I’m not talking about what’s “seen”, the technique of your handshake or your introductory speech like, “Hey, what’s up, I’m Nick.” I’m talking about the covert, hidden and incognito, what’s taking place inside your mind. What’s of more interest to me is one’s preconceived notions, their judgments about ‘the other.’ Anytime two people come together, for anything really, things gets, well, complicated. Everything that there was one of, there’s now two; two personalities, two interpretations, two preconceived notions, two of what one thinks of the other.

But, how does this thinking-of-the-other come about? Where and how is it formed? Well, for starters, I can hear what someone says and the manner of their saying it. I can interpret that and configure what I think they are, what they’re like. But I can also judge someone long before I hear the words of their mouth. I need not a poem, song or spoken word. All I need is observation, to see them. I can make judgments based on their actions.

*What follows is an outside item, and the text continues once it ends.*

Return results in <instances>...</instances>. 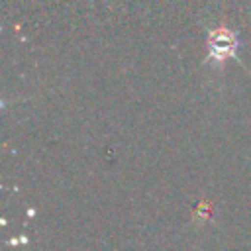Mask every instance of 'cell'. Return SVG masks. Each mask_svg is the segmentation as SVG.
Returning a JSON list of instances; mask_svg holds the SVG:
<instances>
[{"label":"cell","instance_id":"cell-1","mask_svg":"<svg viewBox=\"0 0 251 251\" xmlns=\"http://www.w3.org/2000/svg\"><path fill=\"white\" fill-rule=\"evenodd\" d=\"M235 41L231 37H226L224 33H220L218 39H210V53L216 61H224L226 57H229L235 51Z\"/></svg>","mask_w":251,"mask_h":251}]
</instances>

But all this boils down to a finer point, I think. We can package this together under a single word because words and actions don’t happen apart from a body. Essentially, bodies are the origin, they are what we have to work with, so to speak. They are what we see. They are what we notice and consider and judge. This can be a scary thought.

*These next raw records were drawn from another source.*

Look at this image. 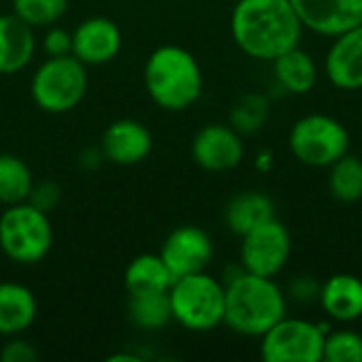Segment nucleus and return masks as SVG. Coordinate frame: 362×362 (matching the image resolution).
Wrapping results in <instances>:
<instances>
[{
    "mask_svg": "<svg viewBox=\"0 0 362 362\" xmlns=\"http://www.w3.org/2000/svg\"><path fill=\"white\" fill-rule=\"evenodd\" d=\"M303 23L291 0H238L231 13L235 45L255 59L274 62L299 45Z\"/></svg>",
    "mask_w": 362,
    "mask_h": 362,
    "instance_id": "1",
    "label": "nucleus"
},
{
    "mask_svg": "<svg viewBox=\"0 0 362 362\" xmlns=\"http://www.w3.org/2000/svg\"><path fill=\"white\" fill-rule=\"evenodd\" d=\"M286 316V297L274 278L240 272L225 282V320L233 333L263 337Z\"/></svg>",
    "mask_w": 362,
    "mask_h": 362,
    "instance_id": "2",
    "label": "nucleus"
},
{
    "mask_svg": "<svg viewBox=\"0 0 362 362\" xmlns=\"http://www.w3.org/2000/svg\"><path fill=\"white\" fill-rule=\"evenodd\" d=\"M144 87L159 108L180 112L199 100L204 74L191 51L178 45H163L144 64Z\"/></svg>",
    "mask_w": 362,
    "mask_h": 362,
    "instance_id": "3",
    "label": "nucleus"
},
{
    "mask_svg": "<svg viewBox=\"0 0 362 362\" xmlns=\"http://www.w3.org/2000/svg\"><path fill=\"white\" fill-rule=\"evenodd\" d=\"M172 318L193 333H208L225 320V284L199 272L176 278L170 286Z\"/></svg>",
    "mask_w": 362,
    "mask_h": 362,
    "instance_id": "4",
    "label": "nucleus"
},
{
    "mask_svg": "<svg viewBox=\"0 0 362 362\" xmlns=\"http://www.w3.org/2000/svg\"><path fill=\"white\" fill-rule=\"evenodd\" d=\"M53 246V225L49 212L30 202L6 206L0 214V250L17 265L40 263Z\"/></svg>",
    "mask_w": 362,
    "mask_h": 362,
    "instance_id": "5",
    "label": "nucleus"
},
{
    "mask_svg": "<svg viewBox=\"0 0 362 362\" xmlns=\"http://www.w3.org/2000/svg\"><path fill=\"white\" fill-rule=\"evenodd\" d=\"M87 66L74 55L47 57L34 72L30 91L34 104L49 115H64L76 108L87 93Z\"/></svg>",
    "mask_w": 362,
    "mask_h": 362,
    "instance_id": "6",
    "label": "nucleus"
},
{
    "mask_svg": "<svg viewBox=\"0 0 362 362\" xmlns=\"http://www.w3.org/2000/svg\"><path fill=\"white\" fill-rule=\"evenodd\" d=\"M288 148L310 168H329L350 153V134L329 115H308L291 127Z\"/></svg>",
    "mask_w": 362,
    "mask_h": 362,
    "instance_id": "7",
    "label": "nucleus"
},
{
    "mask_svg": "<svg viewBox=\"0 0 362 362\" xmlns=\"http://www.w3.org/2000/svg\"><path fill=\"white\" fill-rule=\"evenodd\" d=\"M327 333V325L284 316L261 337V356L265 362H320Z\"/></svg>",
    "mask_w": 362,
    "mask_h": 362,
    "instance_id": "8",
    "label": "nucleus"
},
{
    "mask_svg": "<svg viewBox=\"0 0 362 362\" xmlns=\"http://www.w3.org/2000/svg\"><path fill=\"white\" fill-rule=\"evenodd\" d=\"M291 250L293 244L288 229L278 218H272L242 235L240 263L244 272L276 278L286 267Z\"/></svg>",
    "mask_w": 362,
    "mask_h": 362,
    "instance_id": "9",
    "label": "nucleus"
},
{
    "mask_svg": "<svg viewBox=\"0 0 362 362\" xmlns=\"http://www.w3.org/2000/svg\"><path fill=\"white\" fill-rule=\"evenodd\" d=\"M159 255L176 280L182 276L206 272L214 257V246L204 229L195 225H182L165 238Z\"/></svg>",
    "mask_w": 362,
    "mask_h": 362,
    "instance_id": "10",
    "label": "nucleus"
},
{
    "mask_svg": "<svg viewBox=\"0 0 362 362\" xmlns=\"http://www.w3.org/2000/svg\"><path fill=\"white\" fill-rule=\"evenodd\" d=\"M193 161L206 172H227L242 163L244 142L242 134L231 125L210 123L202 127L191 142Z\"/></svg>",
    "mask_w": 362,
    "mask_h": 362,
    "instance_id": "11",
    "label": "nucleus"
},
{
    "mask_svg": "<svg viewBox=\"0 0 362 362\" xmlns=\"http://www.w3.org/2000/svg\"><path fill=\"white\" fill-rule=\"evenodd\" d=\"M303 28L335 38L337 34L361 25L362 0H291Z\"/></svg>",
    "mask_w": 362,
    "mask_h": 362,
    "instance_id": "12",
    "label": "nucleus"
},
{
    "mask_svg": "<svg viewBox=\"0 0 362 362\" xmlns=\"http://www.w3.org/2000/svg\"><path fill=\"white\" fill-rule=\"evenodd\" d=\"M123 45L119 25L108 17L83 19L72 30V55L85 66H102L112 62Z\"/></svg>",
    "mask_w": 362,
    "mask_h": 362,
    "instance_id": "13",
    "label": "nucleus"
},
{
    "mask_svg": "<svg viewBox=\"0 0 362 362\" xmlns=\"http://www.w3.org/2000/svg\"><path fill=\"white\" fill-rule=\"evenodd\" d=\"M100 148L104 159L115 165H136L151 155L153 136L144 123L136 119H119L102 134Z\"/></svg>",
    "mask_w": 362,
    "mask_h": 362,
    "instance_id": "14",
    "label": "nucleus"
},
{
    "mask_svg": "<svg viewBox=\"0 0 362 362\" xmlns=\"http://www.w3.org/2000/svg\"><path fill=\"white\" fill-rule=\"evenodd\" d=\"M325 70L337 89H362V23L335 36L325 59Z\"/></svg>",
    "mask_w": 362,
    "mask_h": 362,
    "instance_id": "15",
    "label": "nucleus"
},
{
    "mask_svg": "<svg viewBox=\"0 0 362 362\" xmlns=\"http://www.w3.org/2000/svg\"><path fill=\"white\" fill-rule=\"evenodd\" d=\"M36 53L34 28L15 13L0 15V74L21 72Z\"/></svg>",
    "mask_w": 362,
    "mask_h": 362,
    "instance_id": "16",
    "label": "nucleus"
},
{
    "mask_svg": "<svg viewBox=\"0 0 362 362\" xmlns=\"http://www.w3.org/2000/svg\"><path fill=\"white\" fill-rule=\"evenodd\" d=\"M318 301L331 320L354 322L362 318V280L352 274H335L320 286Z\"/></svg>",
    "mask_w": 362,
    "mask_h": 362,
    "instance_id": "17",
    "label": "nucleus"
},
{
    "mask_svg": "<svg viewBox=\"0 0 362 362\" xmlns=\"http://www.w3.org/2000/svg\"><path fill=\"white\" fill-rule=\"evenodd\" d=\"M38 314L34 293L19 282H0V335L13 337L28 331Z\"/></svg>",
    "mask_w": 362,
    "mask_h": 362,
    "instance_id": "18",
    "label": "nucleus"
},
{
    "mask_svg": "<svg viewBox=\"0 0 362 362\" xmlns=\"http://www.w3.org/2000/svg\"><path fill=\"white\" fill-rule=\"evenodd\" d=\"M272 218H276V206L272 197L261 191H242L225 206V223L240 238Z\"/></svg>",
    "mask_w": 362,
    "mask_h": 362,
    "instance_id": "19",
    "label": "nucleus"
},
{
    "mask_svg": "<svg viewBox=\"0 0 362 362\" xmlns=\"http://www.w3.org/2000/svg\"><path fill=\"white\" fill-rule=\"evenodd\" d=\"M272 64H274L276 81L288 93H297V95L310 93L318 81V68L314 57L308 51H303L299 45L278 55Z\"/></svg>",
    "mask_w": 362,
    "mask_h": 362,
    "instance_id": "20",
    "label": "nucleus"
},
{
    "mask_svg": "<svg viewBox=\"0 0 362 362\" xmlns=\"http://www.w3.org/2000/svg\"><path fill=\"white\" fill-rule=\"evenodd\" d=\"M174 282L172 272L163 263L161 255H138L129 261L125 269V291L127 295L170 291Z\"/></svg>",
    "mask_w": 362,
    "mask_h": 362,
    "instance_id": "21",
    "label": "nucleus"
},
{
    "mask_svg": "<svg viewBox=\"0 0 362 362\" xmlns=\"http://www.w3.org/2000/svg\"><path fill=\"white\" fill-rule=\"evenodd\" d=\"M127 318L134 327H138L142 331L165 329L174 320L172 318V305H170V293L157 291V293L129 295Z\"/></svg>",
    "mask_w": 362,
    "mask_h": 362,
    "instance_id": "22",
    "label": "nucleus"
},
{
    "mask_svg": "<svg viewBox=\"0 0 362 362\" xmlns=\"http://www.w3.org/2000/svg\"><path fill=\"white\" fill-rule=\"evenodd\" d=\"M34 187L30 165L11 153H0V204L13 206L28 202Z\"/></svg>",
    "mask_w": 362,
    "mask_h": 362,
    "instance_id": "23",
    "label": "nucleus"
},
{
    "mask_svg": "<svg viewBox=\"0 0 362 362\" xmlns=\"http://www.w3.org/2000/svg\"><path fill=\"white\" fill-rule=\"evenodd\" d=\"M329 191L341 204H354L362 199V159L346 153L333 165H329Z\"/></svg>",
    "mask_w": 362,
    "mask_h": 362,
    "instance_id": "24",
    "label": "nucleus"
},
{
    "mask_svg": "<svg viewBox=\"0 0 362 362\" xmlns=\"http://www.w3.org/2000/svg\"><path fill=\"white\" fill-rule=\"evenodd\" d=\"M68 11V0H13V13L32 28H49Z\"/></svg>",
    "mask_w": 362,
    "mask_h": 362,
    "instance_id": "25",
    "label": "nucleus"
},
{
    "mask_svg": "<svg viewBox=\"0 0 362 362\" xmlns=\"http://www.w3.org/2000/svg\"><path fill=\"white\" fill-rule=\"evenodd\" d=\"M267 119V100L257 93L242 95L231 110V127L240 134H252Z\"/></svg>",
    "mask_w": 362,
    "mask_h": 362,
    "instance_id": "26",
    "label": "nucleus"
},
{
    "mask_svg": "<svg viewBox=\"0 0 362 362\" xmlns=\"http://www.w3.org/2000/svg\"><path fill=\"white\" fill-rule=\"evenodd\" d=\"M322 361L362 362V337L354 331H335L325 337Z\"/></svg>",
    "mask_w": 362,
    "mask_h": 362,
    "instance_id": "27",
    "label": "nucleus"
},
{
    "mask_svg": "<svg viewBox=\"0 0 362 362\" xmlns=\"http://www.w3.org/2000/svg\"><path fill=\"white\" fill-rule=\"evenodd\" d=\"M42 51L47 53V57L72 55V32L59 25H49L42 36Z\"/></svg>",
    "mask_w": 362,
    "mask_h": 362,
    "instance_id": "28",
    "label": "nucleus"
},
{
    "mask_svg": "<svg viewBox=\"0 0 362 362\" xmlns=\"http://www.w3.org/2000/svg\"><path fill=\"white\" fill-rule=\"evenodd\" d=\"M59 199H62V189L55 182H49V180L34 182L32 193L28 197V202L32 206H36L38 210H42V212H53L55 206L59 204Z\"/></svg>",
    "mask_w": 362,
    "mask_h": 362,
    "instance_id": "29",
    "label": "nucleus"
},
{
    "mask_svg": "<svg viewBox=\"0 0 362 362\" xmlns=\"http://www.w3.org/2000/svg\"><path fill=\"white\" fill-rule=\"evenodd\" d=\"M36 358H38L36 348L30 341L21 339L19 335L8 337V341L0 350V361L2 362H34Z\"/></svg>",
    "mask_w": 362,
    "mask_h": 362,
    "instance_id": "30",
    "label": "nucleus"
},
{
    "mask_svg": "<svg viewBox=\"0 0 362 362\" xmlns=\"http://www.w3.org/2000/svg\"><path fill=\"white\" fill-rule=\"evenodd\" d=\"M291 295L297 301L310 303V301H314V299L320 297V284L314 278H310V276H301V278H297L291 284Z\"/></svg>",
    "mask_w": 362,
    "mask_h": 362,
    "instance_id": "31",
    "label": "nucleus"
}]
</instances>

A new friend and fellow intern, Karina, a student at SPU, sent me a link to a lecture one of her theology professors spoke at Wheaton College--a young, mixed man, half black and half white. A quote of his from early in the lecture grounded itself in my mind, “My body was already doing work.” In other words, before he ever opened his mouth to speak and before he walked down a hallway to teach, his body was being interpreted. People were trying to understand him, organize his body and categorize him.

What do I think when I see a brown woman? What do I see when I see an overweight man?

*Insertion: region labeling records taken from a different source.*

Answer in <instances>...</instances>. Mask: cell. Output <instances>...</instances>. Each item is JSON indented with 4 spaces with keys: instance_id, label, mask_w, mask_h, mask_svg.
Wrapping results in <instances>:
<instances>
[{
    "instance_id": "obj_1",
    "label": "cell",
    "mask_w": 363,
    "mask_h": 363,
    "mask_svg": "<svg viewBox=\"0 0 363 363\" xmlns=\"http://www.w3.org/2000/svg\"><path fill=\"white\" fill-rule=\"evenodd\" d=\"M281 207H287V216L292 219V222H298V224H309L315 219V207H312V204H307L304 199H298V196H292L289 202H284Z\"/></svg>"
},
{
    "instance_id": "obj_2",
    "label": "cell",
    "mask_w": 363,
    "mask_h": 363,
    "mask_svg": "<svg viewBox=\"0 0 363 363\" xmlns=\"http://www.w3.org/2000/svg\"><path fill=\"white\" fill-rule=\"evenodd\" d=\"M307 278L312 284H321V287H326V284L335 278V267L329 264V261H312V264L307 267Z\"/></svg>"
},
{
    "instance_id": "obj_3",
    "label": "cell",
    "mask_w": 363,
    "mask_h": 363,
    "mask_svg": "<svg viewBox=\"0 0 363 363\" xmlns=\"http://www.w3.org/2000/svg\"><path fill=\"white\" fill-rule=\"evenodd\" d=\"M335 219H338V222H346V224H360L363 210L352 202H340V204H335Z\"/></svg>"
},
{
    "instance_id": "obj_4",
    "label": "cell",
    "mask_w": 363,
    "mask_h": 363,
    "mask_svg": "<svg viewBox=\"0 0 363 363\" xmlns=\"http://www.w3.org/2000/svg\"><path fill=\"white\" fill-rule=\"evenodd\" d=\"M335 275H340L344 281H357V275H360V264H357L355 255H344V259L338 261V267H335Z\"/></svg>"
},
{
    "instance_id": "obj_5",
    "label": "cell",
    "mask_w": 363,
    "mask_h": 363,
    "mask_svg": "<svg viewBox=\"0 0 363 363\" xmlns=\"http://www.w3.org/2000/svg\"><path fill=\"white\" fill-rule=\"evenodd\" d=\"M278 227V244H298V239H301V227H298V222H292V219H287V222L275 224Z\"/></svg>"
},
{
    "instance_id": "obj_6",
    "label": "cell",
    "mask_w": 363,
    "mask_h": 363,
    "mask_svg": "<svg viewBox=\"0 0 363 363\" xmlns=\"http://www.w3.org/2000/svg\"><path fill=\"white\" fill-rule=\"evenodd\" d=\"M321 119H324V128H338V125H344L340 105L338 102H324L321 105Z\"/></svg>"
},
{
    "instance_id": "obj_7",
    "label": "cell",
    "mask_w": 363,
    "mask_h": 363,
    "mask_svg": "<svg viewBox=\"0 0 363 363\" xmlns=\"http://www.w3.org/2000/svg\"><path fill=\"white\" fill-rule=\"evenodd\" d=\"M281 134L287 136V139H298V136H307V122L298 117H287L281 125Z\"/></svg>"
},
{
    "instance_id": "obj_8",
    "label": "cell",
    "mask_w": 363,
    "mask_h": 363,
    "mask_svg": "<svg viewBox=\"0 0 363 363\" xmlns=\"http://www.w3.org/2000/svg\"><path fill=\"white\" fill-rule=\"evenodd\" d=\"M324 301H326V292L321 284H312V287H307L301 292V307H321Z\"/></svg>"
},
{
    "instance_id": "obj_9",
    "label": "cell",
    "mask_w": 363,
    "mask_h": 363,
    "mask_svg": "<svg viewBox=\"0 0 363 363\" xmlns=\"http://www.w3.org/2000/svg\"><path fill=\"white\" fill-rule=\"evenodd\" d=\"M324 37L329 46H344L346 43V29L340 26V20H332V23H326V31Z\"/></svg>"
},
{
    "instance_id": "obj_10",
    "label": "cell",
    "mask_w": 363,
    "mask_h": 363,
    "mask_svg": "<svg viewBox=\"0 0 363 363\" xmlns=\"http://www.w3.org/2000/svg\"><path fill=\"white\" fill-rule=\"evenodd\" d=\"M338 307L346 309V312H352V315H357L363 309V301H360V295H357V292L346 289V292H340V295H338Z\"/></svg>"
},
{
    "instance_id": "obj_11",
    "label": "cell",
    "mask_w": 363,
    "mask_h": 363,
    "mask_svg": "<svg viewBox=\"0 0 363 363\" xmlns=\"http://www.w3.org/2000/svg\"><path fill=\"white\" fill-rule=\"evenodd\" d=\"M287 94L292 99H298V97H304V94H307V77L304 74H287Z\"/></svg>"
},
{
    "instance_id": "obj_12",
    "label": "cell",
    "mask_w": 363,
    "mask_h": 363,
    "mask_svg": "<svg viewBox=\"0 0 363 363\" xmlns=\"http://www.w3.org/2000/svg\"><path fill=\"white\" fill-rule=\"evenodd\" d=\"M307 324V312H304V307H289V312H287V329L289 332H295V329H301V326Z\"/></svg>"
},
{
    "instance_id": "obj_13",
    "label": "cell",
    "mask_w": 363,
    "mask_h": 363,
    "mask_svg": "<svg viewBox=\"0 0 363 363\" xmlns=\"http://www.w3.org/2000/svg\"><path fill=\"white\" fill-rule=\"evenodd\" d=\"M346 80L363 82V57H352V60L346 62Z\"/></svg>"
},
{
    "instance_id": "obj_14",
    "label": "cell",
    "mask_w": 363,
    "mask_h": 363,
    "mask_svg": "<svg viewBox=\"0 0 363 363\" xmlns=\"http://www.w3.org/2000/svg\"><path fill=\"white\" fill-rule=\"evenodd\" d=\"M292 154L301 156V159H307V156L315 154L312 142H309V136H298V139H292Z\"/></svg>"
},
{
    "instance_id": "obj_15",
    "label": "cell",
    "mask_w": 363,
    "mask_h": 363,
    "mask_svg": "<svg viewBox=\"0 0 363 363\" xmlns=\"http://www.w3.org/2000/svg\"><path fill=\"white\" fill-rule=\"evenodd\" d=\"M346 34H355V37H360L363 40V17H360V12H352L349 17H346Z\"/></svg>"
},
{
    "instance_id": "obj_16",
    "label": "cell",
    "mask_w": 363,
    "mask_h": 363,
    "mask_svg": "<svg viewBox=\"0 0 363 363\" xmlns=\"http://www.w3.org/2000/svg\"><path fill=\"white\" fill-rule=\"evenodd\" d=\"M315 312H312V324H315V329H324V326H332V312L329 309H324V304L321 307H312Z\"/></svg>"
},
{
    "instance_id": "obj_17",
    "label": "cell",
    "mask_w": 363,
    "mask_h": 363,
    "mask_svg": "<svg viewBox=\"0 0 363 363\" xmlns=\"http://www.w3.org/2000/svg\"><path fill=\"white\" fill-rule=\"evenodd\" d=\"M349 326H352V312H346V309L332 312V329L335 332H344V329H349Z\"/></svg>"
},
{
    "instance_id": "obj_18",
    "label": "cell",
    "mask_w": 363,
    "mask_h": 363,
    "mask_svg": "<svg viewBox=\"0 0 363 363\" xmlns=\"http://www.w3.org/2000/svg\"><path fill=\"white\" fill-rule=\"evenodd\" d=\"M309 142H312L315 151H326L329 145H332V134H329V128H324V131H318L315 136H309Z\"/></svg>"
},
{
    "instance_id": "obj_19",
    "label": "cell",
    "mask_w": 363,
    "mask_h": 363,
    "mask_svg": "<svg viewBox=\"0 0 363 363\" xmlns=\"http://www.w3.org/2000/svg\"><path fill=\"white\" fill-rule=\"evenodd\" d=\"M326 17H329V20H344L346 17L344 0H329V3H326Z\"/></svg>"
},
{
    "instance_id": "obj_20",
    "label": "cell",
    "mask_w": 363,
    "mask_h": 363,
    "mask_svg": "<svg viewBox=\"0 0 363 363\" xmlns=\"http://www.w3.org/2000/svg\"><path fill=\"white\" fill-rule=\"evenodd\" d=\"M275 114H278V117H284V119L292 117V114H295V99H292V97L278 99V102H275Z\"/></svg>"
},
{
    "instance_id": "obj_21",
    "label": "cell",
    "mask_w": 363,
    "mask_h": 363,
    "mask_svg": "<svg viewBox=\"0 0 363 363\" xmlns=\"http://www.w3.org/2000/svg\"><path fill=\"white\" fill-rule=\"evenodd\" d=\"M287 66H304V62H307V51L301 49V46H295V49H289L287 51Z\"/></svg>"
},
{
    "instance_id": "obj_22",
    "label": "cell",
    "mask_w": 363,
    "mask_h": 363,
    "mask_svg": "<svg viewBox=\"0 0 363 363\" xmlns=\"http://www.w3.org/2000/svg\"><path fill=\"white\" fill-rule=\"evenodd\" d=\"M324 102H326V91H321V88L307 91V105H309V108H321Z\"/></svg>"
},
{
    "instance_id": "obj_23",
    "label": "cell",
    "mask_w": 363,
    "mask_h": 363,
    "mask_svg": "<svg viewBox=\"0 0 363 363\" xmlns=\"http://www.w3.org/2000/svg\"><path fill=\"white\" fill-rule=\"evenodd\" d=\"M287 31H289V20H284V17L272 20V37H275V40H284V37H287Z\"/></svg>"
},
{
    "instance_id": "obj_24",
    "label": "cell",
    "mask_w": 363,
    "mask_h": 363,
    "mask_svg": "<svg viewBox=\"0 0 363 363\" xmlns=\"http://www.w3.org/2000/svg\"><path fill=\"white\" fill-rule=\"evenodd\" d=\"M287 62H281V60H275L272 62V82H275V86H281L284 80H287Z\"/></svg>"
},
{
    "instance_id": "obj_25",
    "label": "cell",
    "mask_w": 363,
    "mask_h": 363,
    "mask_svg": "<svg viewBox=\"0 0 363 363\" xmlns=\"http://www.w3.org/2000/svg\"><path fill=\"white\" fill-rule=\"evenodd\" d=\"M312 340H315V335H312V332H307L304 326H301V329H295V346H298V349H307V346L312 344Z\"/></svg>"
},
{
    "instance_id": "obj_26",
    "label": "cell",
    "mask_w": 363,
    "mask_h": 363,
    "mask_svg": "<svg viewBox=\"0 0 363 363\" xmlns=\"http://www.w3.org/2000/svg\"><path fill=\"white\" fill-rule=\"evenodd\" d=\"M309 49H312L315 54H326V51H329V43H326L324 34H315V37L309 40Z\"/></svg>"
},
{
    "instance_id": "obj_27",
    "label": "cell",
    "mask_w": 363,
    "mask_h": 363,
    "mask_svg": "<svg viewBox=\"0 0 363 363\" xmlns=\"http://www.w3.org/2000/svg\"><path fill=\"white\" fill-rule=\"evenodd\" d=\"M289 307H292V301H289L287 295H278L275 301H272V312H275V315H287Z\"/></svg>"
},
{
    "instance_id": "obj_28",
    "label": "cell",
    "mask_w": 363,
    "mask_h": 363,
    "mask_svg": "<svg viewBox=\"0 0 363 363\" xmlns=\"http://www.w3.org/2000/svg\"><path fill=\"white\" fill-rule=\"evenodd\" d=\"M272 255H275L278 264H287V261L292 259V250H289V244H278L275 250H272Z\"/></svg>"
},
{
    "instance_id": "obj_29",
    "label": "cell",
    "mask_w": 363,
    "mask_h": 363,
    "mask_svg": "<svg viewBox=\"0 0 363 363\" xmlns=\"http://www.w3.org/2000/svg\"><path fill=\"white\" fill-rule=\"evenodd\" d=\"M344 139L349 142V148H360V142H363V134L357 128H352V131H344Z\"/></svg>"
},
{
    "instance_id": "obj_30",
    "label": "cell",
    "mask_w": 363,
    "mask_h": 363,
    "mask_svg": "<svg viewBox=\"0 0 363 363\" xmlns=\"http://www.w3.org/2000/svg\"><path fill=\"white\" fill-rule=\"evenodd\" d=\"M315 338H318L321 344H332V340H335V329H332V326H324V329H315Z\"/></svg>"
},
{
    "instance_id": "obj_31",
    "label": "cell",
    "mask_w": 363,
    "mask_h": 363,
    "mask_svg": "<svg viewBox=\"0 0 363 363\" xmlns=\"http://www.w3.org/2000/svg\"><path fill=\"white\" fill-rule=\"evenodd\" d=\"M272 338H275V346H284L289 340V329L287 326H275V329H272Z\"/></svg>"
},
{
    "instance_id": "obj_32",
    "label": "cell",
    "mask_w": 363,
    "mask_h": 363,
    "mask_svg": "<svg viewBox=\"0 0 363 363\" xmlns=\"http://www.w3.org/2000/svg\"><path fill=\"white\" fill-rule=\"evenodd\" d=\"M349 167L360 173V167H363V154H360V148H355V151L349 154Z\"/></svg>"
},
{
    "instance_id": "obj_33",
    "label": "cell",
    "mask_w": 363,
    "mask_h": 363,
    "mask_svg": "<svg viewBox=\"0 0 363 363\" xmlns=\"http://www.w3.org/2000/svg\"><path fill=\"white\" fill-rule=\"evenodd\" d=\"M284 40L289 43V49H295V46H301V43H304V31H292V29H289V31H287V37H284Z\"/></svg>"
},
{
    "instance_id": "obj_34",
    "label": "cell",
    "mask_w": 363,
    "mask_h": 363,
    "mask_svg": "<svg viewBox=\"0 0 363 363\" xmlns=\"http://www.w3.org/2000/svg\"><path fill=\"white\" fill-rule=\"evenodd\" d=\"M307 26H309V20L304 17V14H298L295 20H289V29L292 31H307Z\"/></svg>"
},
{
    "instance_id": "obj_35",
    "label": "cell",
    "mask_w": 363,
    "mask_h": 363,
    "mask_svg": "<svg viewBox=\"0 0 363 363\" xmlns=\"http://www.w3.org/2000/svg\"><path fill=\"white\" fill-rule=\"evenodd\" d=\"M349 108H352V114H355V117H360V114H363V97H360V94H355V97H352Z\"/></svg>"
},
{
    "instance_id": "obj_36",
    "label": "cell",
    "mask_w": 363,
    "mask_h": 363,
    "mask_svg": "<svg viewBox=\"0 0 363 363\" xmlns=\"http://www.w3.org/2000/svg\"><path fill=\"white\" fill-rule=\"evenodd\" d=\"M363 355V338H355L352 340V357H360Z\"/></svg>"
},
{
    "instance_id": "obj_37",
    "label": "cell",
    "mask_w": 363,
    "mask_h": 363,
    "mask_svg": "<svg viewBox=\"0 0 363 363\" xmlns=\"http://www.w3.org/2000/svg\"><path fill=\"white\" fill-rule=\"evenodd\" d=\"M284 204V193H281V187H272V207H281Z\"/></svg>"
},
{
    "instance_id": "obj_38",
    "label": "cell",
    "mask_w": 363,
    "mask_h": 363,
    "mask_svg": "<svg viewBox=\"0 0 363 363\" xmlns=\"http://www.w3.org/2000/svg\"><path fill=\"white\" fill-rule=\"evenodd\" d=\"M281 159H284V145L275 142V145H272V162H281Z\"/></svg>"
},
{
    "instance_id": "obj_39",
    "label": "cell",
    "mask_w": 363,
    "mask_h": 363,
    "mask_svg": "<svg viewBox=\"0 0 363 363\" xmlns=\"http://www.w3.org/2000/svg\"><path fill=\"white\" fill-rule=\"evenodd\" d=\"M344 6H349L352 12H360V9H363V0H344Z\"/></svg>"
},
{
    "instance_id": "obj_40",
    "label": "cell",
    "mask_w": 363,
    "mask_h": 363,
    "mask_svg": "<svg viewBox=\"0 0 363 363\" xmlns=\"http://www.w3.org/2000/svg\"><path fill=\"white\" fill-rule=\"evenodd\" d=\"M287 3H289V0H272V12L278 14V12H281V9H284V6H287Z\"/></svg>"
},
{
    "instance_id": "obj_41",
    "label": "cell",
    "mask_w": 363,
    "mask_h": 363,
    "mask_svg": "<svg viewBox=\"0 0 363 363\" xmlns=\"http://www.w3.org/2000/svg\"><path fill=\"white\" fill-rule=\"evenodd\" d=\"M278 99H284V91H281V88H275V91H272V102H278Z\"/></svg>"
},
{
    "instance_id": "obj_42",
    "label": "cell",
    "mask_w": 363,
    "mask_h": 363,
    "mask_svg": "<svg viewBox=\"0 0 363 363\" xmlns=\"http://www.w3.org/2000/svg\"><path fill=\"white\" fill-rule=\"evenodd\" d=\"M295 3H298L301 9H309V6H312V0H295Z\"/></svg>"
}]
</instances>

In our culture where bodies can easily be divulsed from mind or personality and where people consume other’s bodies, we understand what it means to look upon a body or face and exegete it. We gaze upon someone and quickly, often without conscious oversight, draw out a meaning. Interpretation is almost inevitable and a second nature activity.

Most of what I “think” will be subconscious, not explicit. I wonder how easily I place some mental framework, my understanding of a person on them. This leads me back to what I said earlier: I’m usually wrong and sometimes surprised that I am. And this has been good for me to realize.

So what does it mean that I am usually wrong about people I meet? How should this inform an ethic of meeting (if such a thing is even necessary)? What part does someone’s body, if any, play in all this?